Endogenous mRNA expression has been previously successfully used as a surrogate of cellular states in high-throughput screening for compounds inducing differentiation of acute myeloid leukemia cells, and for identifying inhibitors of androgen receptor-mediated transcriptional activation in prostate cancer. It is not obvious, however, that gene expression signatures could be used to identify inhibitors of signal transduction pathways that are regulated at the level of post-translational modification (phosphorylation), as opposed to transcriptional regulation.
To test the feasibility of using gene expression-based high-throughput screening (GE-HTS) to identify inhibitors of a signaling pathway, we chose platelet derived growth factor receptor (PDGFR) signaling for a proof-of-concept study, with particular emphasis on downstream activation of the extracellular regulated kinase (ERK) pathway (also known as the p42/p44 mitogen activated protein (MAP) kinase pathway) as a target pathway for the screen.
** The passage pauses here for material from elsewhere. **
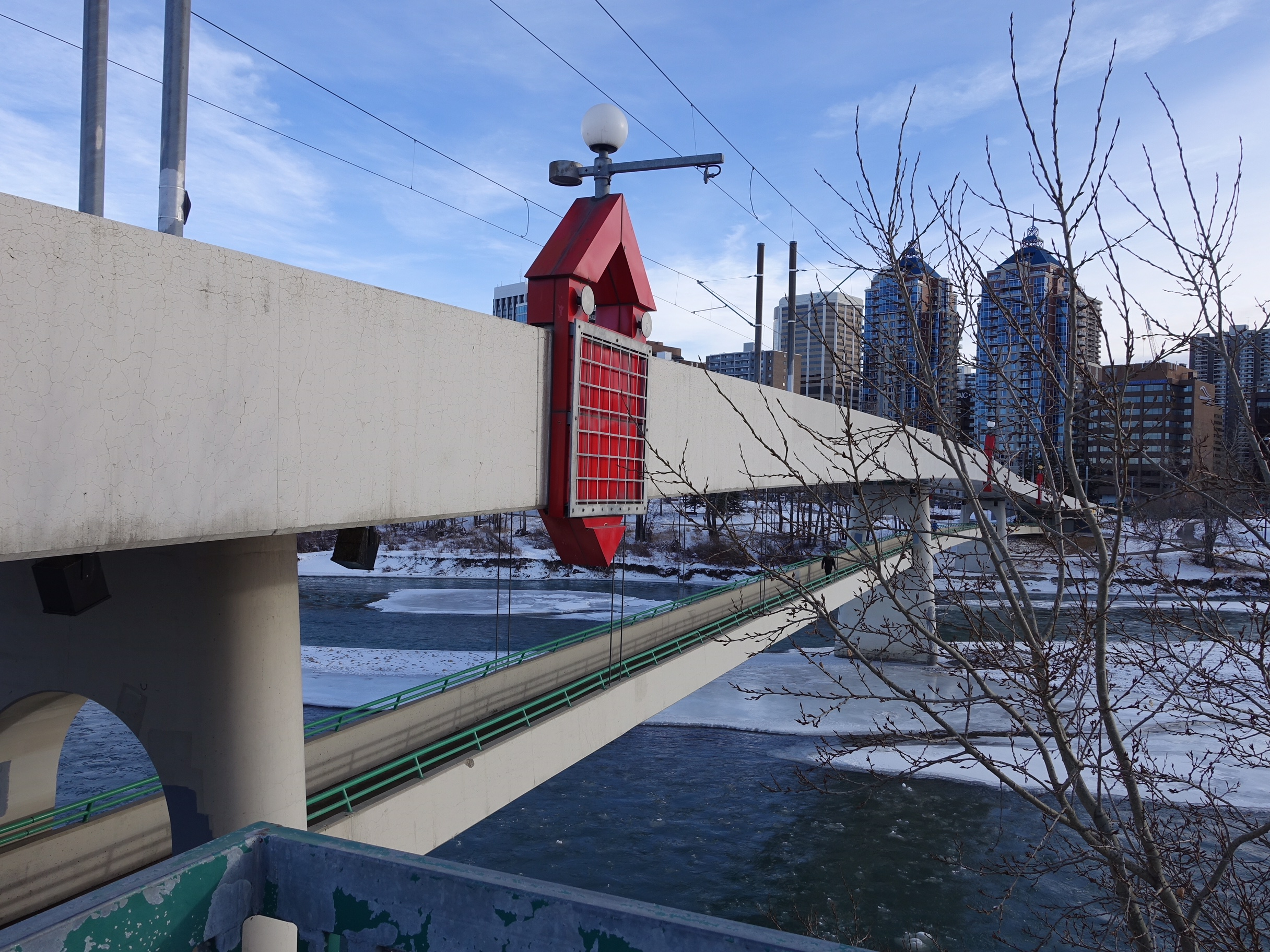 Sunnyside/Eau Claire double decker bridge, LRT above / pedestrians below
The ERK pathway plays a major role in the control of cell growth, cell differentiation and cell survival. The protein kinase cascade Raf>mitogen/extracellular signal-regulated kinase (MEK)>ERK, also referred to as the MAP kinase module, is activated in mammalian cells through receptor tyrosine kinases, G-protein coupled receptors and integrins. Activated ERKs translocate to the nucleus where they phosphorylate transcription factors. The ERK pathway is often upregulated in human tumors, and as such is an attractive target for anticancer therapy. Furthermore, because the pathway has been extensively studied, many experimental tools are available with which to interrogate the pathway. We demonstrate here that indeed small molecule inhibitors of the PDGFR/ERK pathway can be discovered using the GE-HTS approach.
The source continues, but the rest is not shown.